• WHAT TO WORK ON:
**a.** List every author named in the citation that closes the passage on neglect and white matter development.
**b.** Reproduce the passage on neglect and white matter development word for word, everything from "The researchers compared" down to "middle at age 8.".

• STUDY TEXT:
------------------------------------------------------------

Several decades ago, both contraception and abortion were banned in Romania, leading to the institutionalization of hundreds of thousands of abandoned children. Some of the institutions provided adequate food and shelter, but almost none of them were able to provide the human interactions that are so vital to healthy brain development. Is is known that neglect alters the brain, but the Bucharest Early Intervention Project (EAIP) conducted this latest study in order to identify which areas of the brain are most impacted.
The researchers compared 2 year olds who had lived with a family for their entire lives, had lived in an institution up until the start of the study when they were placed in foster care, and those who had and continued to be institutionalized. The diffusion tensor images of these childrens’ brains from ages 2 and 8 were compared between conditions, revealing that institutionalized children had significantly less white matter development than children raised in a household, with the foster care group falling somewhere in the middle at age 8.
More specifically, they found breakdown in the structural integrity of the corpus callosum (involved in communication between both sides of the brain), parts of the limbic circuitry (involved in emotion and fight-or-flight response), and many other areas of the white matter of the brain associated with functions like attention, executive function, and sensory processing. This research provides evidence for which aspects of the brain are affected in institutionalized, neglected children, as well as providing an indication that even after 2 years old, some white matter damage can be remedied if living conditions improve. These results indicate that the first two years do not define the trajectory of white matter development and that toddlers who have been institutionalized or otherwise neglected are byno means lost causes and that they can still experience healthy neuroplasticity in the right environment.
Bick, J., Zhu, T., Stamoulis, C., Fox, N. A., Zeanah C., Nelson, C. A., Effect of early institutionalization on long-term white matter development: a randomized clinical trial. JAMA Pediatrics, 2015.

------------------------------------------------------------

• RAW DATA:

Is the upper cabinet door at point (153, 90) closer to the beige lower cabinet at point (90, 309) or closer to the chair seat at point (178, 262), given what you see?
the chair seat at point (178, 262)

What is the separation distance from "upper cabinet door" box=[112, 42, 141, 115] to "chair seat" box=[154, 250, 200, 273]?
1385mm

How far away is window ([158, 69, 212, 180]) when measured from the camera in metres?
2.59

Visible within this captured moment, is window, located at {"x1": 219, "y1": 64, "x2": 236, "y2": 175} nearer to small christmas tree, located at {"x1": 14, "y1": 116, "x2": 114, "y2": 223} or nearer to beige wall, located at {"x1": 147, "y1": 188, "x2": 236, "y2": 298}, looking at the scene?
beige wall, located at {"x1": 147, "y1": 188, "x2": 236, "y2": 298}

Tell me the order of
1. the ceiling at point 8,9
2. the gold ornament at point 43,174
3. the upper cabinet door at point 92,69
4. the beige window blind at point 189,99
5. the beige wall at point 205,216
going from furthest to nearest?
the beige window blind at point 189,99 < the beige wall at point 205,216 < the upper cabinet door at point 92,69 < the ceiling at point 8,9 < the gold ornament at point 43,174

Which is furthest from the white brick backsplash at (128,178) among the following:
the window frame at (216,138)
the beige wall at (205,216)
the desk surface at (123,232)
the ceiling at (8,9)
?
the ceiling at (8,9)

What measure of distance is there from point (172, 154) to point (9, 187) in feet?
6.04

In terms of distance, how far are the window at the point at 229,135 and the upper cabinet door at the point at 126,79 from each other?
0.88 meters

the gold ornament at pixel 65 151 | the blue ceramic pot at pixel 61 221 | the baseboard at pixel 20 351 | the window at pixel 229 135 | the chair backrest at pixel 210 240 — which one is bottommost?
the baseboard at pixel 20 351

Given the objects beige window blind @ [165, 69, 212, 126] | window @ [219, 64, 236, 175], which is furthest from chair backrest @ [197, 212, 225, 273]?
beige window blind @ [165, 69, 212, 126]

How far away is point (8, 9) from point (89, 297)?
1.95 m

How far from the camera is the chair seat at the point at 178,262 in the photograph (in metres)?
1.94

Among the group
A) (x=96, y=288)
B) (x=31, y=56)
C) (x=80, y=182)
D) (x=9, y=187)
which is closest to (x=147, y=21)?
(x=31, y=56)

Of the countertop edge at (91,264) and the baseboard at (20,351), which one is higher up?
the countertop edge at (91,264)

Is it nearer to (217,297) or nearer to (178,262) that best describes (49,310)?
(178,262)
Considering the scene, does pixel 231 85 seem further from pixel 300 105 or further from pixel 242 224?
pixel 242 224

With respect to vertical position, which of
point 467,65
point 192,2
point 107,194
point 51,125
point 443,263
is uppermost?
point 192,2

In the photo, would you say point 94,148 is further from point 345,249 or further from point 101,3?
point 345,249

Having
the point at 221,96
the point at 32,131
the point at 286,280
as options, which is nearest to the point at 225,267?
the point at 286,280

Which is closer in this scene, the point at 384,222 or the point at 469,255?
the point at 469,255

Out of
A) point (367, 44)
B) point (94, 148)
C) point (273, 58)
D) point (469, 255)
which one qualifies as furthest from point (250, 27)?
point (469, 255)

------------------------------------------------------------

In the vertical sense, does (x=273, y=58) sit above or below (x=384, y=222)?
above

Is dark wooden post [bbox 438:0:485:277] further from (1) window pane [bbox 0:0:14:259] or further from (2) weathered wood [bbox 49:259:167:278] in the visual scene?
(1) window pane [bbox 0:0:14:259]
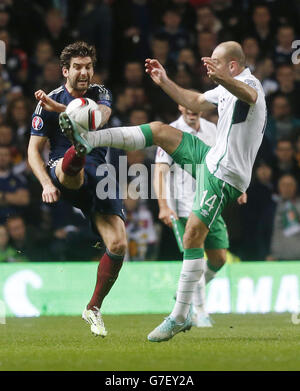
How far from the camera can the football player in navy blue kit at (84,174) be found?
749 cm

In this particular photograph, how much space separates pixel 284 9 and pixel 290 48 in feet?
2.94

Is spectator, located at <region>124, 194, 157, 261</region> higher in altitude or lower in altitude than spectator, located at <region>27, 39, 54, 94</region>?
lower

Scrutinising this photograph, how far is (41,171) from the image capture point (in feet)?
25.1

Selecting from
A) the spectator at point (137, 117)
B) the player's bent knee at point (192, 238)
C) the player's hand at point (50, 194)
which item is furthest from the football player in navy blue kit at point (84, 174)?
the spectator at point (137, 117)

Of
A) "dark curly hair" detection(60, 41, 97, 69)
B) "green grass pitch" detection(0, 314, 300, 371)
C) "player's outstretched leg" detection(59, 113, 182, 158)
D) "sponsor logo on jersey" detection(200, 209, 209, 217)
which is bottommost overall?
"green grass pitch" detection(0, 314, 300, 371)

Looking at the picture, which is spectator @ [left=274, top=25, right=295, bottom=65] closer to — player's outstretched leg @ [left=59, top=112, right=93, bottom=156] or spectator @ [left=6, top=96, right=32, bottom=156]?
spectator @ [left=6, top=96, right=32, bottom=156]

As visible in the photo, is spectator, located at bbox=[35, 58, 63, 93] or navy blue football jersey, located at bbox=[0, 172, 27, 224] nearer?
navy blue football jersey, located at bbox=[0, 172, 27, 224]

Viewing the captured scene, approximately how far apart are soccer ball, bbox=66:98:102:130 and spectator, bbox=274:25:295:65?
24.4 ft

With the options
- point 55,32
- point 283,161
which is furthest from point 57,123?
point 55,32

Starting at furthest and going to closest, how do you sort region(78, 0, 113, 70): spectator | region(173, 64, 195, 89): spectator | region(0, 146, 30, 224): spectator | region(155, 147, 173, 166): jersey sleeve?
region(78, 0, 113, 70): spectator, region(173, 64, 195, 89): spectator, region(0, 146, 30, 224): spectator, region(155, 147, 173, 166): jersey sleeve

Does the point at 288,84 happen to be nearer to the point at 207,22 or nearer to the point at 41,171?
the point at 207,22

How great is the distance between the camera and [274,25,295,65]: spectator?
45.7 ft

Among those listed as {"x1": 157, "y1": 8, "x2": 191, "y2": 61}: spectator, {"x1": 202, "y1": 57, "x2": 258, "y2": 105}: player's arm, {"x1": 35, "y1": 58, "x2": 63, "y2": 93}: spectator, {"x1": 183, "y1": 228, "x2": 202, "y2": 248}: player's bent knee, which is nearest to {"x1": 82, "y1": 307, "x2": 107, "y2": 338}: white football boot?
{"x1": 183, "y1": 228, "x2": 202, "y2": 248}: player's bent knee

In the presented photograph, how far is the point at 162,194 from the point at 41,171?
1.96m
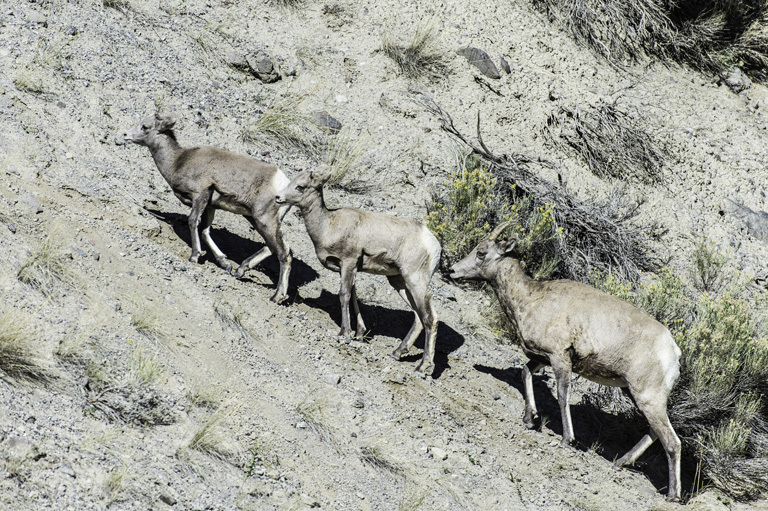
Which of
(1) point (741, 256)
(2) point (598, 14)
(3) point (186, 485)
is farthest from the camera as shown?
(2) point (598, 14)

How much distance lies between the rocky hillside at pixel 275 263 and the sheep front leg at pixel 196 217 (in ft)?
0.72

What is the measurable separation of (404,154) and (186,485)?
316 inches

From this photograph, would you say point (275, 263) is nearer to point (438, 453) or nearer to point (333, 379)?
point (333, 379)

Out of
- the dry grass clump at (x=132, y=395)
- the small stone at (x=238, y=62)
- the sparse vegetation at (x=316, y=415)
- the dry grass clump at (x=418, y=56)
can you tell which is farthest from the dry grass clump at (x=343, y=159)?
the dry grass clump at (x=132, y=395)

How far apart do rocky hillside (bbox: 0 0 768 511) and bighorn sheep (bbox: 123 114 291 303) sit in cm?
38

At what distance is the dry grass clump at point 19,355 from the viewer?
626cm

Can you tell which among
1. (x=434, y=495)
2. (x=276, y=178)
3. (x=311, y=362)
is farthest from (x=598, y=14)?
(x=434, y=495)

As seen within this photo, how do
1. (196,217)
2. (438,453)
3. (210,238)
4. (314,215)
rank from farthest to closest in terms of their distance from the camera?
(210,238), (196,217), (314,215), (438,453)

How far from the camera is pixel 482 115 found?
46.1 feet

------------------------------------------------------------

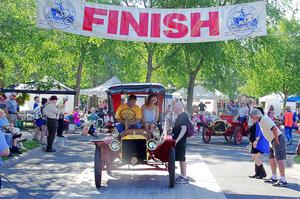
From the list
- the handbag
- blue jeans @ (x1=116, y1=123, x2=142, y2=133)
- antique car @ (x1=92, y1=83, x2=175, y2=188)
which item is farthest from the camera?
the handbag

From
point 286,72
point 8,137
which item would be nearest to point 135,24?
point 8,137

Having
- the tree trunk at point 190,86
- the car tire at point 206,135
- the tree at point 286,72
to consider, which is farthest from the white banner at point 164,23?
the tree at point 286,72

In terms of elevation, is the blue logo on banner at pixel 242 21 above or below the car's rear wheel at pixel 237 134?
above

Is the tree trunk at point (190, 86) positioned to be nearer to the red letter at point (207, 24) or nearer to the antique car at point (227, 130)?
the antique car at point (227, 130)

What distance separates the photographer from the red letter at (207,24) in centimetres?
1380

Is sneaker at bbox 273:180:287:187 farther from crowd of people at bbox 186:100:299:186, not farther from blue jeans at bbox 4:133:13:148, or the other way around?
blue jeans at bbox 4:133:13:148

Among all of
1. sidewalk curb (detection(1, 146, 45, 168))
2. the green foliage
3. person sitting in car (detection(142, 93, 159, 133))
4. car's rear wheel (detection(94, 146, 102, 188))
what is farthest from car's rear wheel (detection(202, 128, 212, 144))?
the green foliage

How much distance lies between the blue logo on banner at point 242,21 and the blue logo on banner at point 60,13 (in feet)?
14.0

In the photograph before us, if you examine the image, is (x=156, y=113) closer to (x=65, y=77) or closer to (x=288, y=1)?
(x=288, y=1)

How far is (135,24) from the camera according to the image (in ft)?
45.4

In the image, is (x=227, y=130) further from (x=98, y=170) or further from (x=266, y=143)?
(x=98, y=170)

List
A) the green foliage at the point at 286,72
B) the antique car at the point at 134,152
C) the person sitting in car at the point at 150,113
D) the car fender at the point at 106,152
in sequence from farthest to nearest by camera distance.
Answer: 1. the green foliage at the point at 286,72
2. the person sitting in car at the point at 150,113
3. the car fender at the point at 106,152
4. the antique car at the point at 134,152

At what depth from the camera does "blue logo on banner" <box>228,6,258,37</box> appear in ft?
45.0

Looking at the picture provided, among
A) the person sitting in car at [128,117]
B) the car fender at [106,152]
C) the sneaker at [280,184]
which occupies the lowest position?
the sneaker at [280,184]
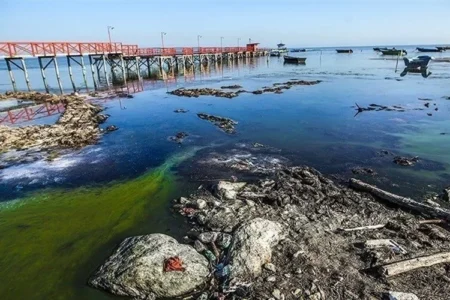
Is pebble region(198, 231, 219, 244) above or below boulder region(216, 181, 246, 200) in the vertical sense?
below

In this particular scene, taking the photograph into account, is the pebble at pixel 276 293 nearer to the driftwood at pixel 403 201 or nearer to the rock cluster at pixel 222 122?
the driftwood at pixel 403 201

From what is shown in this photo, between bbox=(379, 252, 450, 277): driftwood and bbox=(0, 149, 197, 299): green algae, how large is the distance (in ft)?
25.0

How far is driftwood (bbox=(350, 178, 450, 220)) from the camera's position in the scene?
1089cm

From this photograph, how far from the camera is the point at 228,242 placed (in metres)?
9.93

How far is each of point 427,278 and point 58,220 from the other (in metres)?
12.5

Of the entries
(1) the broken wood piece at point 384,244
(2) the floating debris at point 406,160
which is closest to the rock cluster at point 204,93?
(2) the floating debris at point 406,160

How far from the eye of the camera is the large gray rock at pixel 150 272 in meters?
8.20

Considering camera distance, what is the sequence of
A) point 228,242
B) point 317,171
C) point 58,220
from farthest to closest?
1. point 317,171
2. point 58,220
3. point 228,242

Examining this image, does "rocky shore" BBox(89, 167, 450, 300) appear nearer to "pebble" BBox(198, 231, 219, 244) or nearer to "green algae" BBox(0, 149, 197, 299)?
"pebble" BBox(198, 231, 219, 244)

------------------------------------------------------------

• TASK SOLUTIONS:
**a.**
Bick, J.
Zhu, T.
Stamoulis, C.
Fox, N. A.
Zeanah C.
Nelson, C. A.

**b.**
The researchers compared 2 year olds who had lived with a family for their entire lives, had lived in an institution up until the start of the study when they were placed in foster care, and those who had and continued to be institutionalized. The diffusion tensor images of these childrens’ brains from ages 2 and 8 were compared between conditions, revealing that institutionalized children had significantly less white matter development than children raised in a household, with the foster care group falling somewhere in the middle at age 8.